## Data for this exercise
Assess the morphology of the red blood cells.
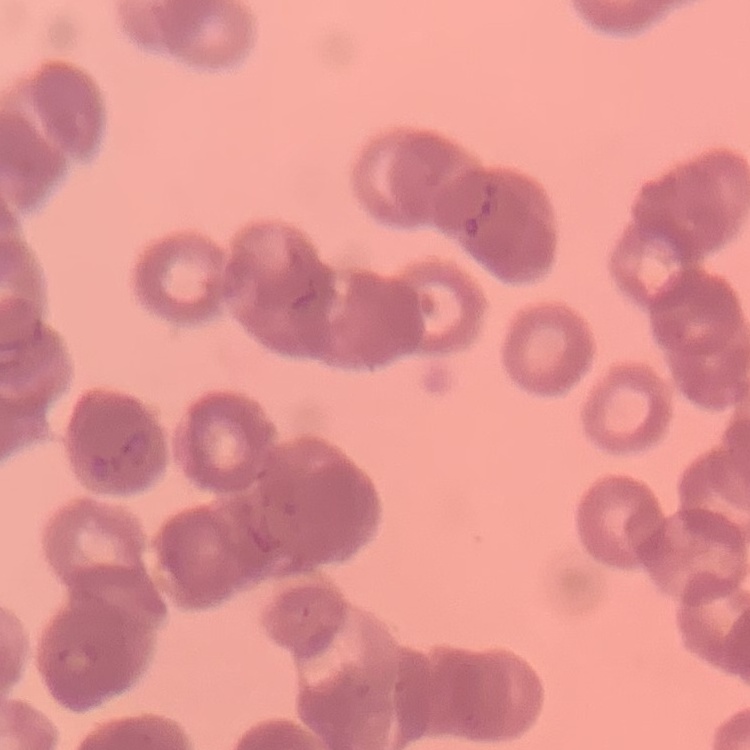

They show rouleaux formation.

Summary:
  - Image type: square crop of a larger photomicrograph
  - Stain: Field's or Giemsa
  - Preparation: thin blood smear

## What you are asked to do
Your task is to show every line of the listing above containing "blood".

## Answer section
Assess the morphology of the red blood cells.
  - Preparation: thin blood smear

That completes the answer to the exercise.